Jio appears to have blocked access to “proxy sites” where the VPN software can be downloaded, according to the report. VPN software allows internet users to rout their connections through “proxy” servers, making it appear as if they are surfing the web from a different location, even another country.
By appearing to log in from outside of India, porn fans there could access sites that would otherwise be blocked off from access within the country. As AVN.com reported last week, VPN and other forms of proxy software had already become widely used in India to get around the porn ban.
But Reliance Jio now appears to be taking steps to stop users from using proxy servers for that purpose.

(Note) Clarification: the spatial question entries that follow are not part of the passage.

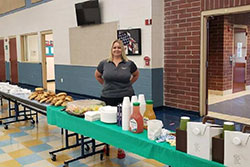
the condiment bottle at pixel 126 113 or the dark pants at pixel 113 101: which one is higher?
the condiment bottle at pixel 126 113

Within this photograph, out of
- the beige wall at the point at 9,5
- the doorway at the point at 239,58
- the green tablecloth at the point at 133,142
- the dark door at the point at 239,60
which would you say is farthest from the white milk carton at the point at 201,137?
the beige wall at the point at 9,5

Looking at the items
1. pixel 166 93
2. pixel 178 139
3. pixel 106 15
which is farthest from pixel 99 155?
pixel 106 15

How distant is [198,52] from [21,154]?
362 cm

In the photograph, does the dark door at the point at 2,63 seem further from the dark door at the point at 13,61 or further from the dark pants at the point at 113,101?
the dark pants at the point at 113,101

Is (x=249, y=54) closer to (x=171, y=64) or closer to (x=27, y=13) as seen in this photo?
(x=171, y=64)

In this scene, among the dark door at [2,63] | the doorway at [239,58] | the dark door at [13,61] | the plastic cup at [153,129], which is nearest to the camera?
the plastic cup at [153,129]

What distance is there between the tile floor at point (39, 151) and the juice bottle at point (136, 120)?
4.14 ft

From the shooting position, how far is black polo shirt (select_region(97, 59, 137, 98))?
3004 mm

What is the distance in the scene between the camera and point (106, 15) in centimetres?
680

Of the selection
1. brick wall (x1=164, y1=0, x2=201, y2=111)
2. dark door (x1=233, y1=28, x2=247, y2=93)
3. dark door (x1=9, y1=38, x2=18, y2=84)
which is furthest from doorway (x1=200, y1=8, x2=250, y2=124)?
dark door (x1=9, y1=38, x2=18, y2=84)

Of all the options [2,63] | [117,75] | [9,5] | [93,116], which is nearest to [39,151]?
[117,75]

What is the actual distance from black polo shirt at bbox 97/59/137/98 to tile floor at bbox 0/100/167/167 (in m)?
0.78

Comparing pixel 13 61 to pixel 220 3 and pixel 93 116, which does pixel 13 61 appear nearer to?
pixel 220 3

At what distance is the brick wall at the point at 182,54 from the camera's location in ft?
17.4
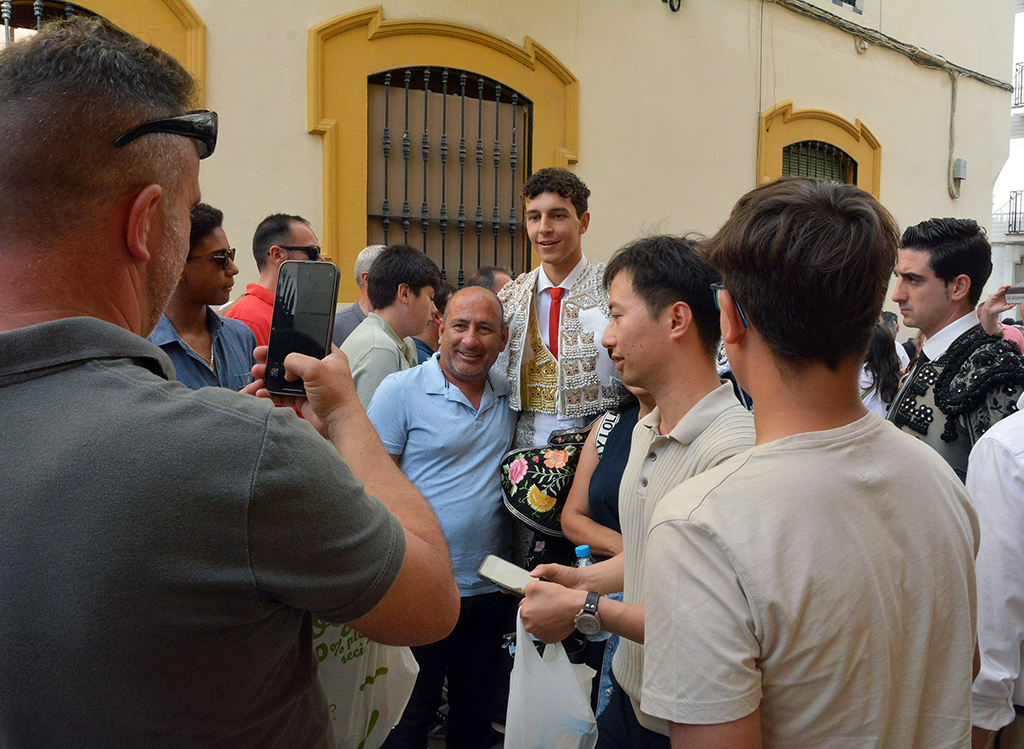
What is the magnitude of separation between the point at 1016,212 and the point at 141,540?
28940 mm

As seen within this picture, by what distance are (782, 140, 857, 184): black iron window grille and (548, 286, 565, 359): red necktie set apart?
19.8 feet

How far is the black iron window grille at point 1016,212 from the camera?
2378cm

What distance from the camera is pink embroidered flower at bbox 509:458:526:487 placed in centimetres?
279

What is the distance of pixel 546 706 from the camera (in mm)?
2000

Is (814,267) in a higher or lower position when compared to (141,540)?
higher

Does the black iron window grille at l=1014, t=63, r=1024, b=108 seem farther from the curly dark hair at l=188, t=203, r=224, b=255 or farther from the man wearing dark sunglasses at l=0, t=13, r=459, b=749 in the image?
the man wearing dark sunglasses at l=0, t=13, r=459, b=749

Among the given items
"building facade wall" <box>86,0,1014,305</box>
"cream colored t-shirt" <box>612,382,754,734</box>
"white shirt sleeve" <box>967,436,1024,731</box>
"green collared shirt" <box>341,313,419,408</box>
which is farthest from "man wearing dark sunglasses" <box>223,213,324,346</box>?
"white shirt sleeve" <box>967,436,1024,731</box>

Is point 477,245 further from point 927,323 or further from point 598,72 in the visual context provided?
point 927,323

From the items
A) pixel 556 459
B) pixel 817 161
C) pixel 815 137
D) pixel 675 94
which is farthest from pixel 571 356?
pixel 817 161

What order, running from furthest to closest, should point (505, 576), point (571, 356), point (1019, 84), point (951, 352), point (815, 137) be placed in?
point (1019, 84), point (815, 137), point (571, 356), point (951, 352), point (505, 576)

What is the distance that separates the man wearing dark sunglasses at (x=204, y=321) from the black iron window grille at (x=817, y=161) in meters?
7.05

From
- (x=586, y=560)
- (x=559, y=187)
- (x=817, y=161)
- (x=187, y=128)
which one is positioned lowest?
(x=586, y=560)

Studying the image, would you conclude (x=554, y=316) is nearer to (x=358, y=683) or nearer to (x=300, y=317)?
(x=300, y=317)

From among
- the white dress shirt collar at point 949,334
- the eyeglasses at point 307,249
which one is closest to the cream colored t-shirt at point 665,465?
the white dress shirt collar at point 949,334
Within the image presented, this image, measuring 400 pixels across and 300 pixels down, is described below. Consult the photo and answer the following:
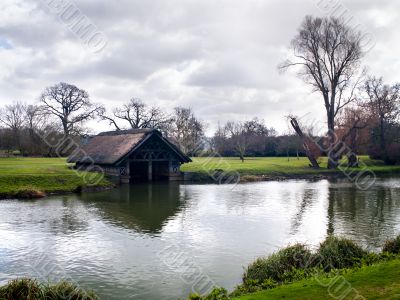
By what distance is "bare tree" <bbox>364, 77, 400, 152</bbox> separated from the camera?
5622 cm

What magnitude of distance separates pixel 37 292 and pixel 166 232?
315 inches

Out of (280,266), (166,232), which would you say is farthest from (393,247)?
(166,232)

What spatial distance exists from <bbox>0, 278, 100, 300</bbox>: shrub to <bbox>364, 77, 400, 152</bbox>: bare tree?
53.6 m

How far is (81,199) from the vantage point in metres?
25.5

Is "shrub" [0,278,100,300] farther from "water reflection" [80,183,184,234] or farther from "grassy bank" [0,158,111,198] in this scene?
"grassy bank" [0,158,111,198]

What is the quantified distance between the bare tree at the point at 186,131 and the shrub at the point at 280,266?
51295 mm

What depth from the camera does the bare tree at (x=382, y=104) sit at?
56219 millimetres

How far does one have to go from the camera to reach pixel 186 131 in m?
69.8

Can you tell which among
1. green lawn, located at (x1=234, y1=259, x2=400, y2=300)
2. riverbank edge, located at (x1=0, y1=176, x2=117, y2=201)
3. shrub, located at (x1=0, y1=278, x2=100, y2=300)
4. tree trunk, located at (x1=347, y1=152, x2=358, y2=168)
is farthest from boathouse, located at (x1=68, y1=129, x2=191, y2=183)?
green lawn, located at (x1=234, y1=259, x2=400, y2=300)

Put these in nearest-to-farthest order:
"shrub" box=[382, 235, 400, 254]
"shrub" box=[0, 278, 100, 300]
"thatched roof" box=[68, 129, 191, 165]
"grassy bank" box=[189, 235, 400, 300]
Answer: "grassy bank" box=[189, 235, 400, 300], "shrub" box=[0, 278, 100, 300], "shrub" box=[382, 235, 400, 254], "thatched roof" box=[68, 129, 191, 165]

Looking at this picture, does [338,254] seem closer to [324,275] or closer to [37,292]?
[324,275]

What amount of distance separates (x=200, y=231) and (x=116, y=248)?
3.83 m

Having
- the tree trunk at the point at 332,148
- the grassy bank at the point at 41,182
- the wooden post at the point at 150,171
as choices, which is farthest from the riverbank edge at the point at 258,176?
the grassy bank at the point at 41,182

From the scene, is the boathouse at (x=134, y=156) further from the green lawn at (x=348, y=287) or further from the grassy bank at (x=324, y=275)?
the green lawn at (x=348, y=287)
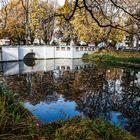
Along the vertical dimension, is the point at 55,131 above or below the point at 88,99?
above

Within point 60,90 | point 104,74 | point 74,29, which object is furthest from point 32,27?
point 60,90

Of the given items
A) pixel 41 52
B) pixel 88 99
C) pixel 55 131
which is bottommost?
pixel 88 99

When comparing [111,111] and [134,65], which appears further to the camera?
[134,65]

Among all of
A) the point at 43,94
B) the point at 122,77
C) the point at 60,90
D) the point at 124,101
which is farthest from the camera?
the point at 122,77

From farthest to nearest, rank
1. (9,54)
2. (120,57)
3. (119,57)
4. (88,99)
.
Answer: (9,54) → (119,57) → (120,57) → (88,99)

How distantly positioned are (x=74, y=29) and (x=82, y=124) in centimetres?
3855

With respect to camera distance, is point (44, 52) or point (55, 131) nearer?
point (55, 131)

If true, the internet giant could be in violation of India’s net neutrality regulations, which the country’s government adopted last August.
Net neutrality, as AVN.com has extensively covered, prohibits internet access providers from slowing or blocking traffic to some arbitrarily selected sites, while favoring others.
The demand for online porn has jumped sharply in India—where viewing porn sites is legal, though producing porn is not—since 2016. That was the year that Reliance Jio entered the market and swiftly rose to dominate it by offering cheap and even free wireless online access, as well as phones that themselves were offered for free, or at steep discounts.
The company was founded by the richest person in India, and 19th-richest individual in the world, Mukesh Ambani, who has a reported net worth of $45 billion.
"At least seven proxy sites were not accessible when Quartz tried to view them from a Jio connection," the site reported. "Some of the blocked sites on Jio are Hide.me, VPNbook, Hidester, Kproxy, Proxysite, Proxy.toolur, and Megaproxy. These were not blocked on other networks Quartz tested, including Vodafone, Airtel, Spectranet, and ACT."
Why Reliance Jio has taken the lead in secretly aiding the porn ban by blocking proxy sites—in apparent violation of net neutrality rules—remains unclear.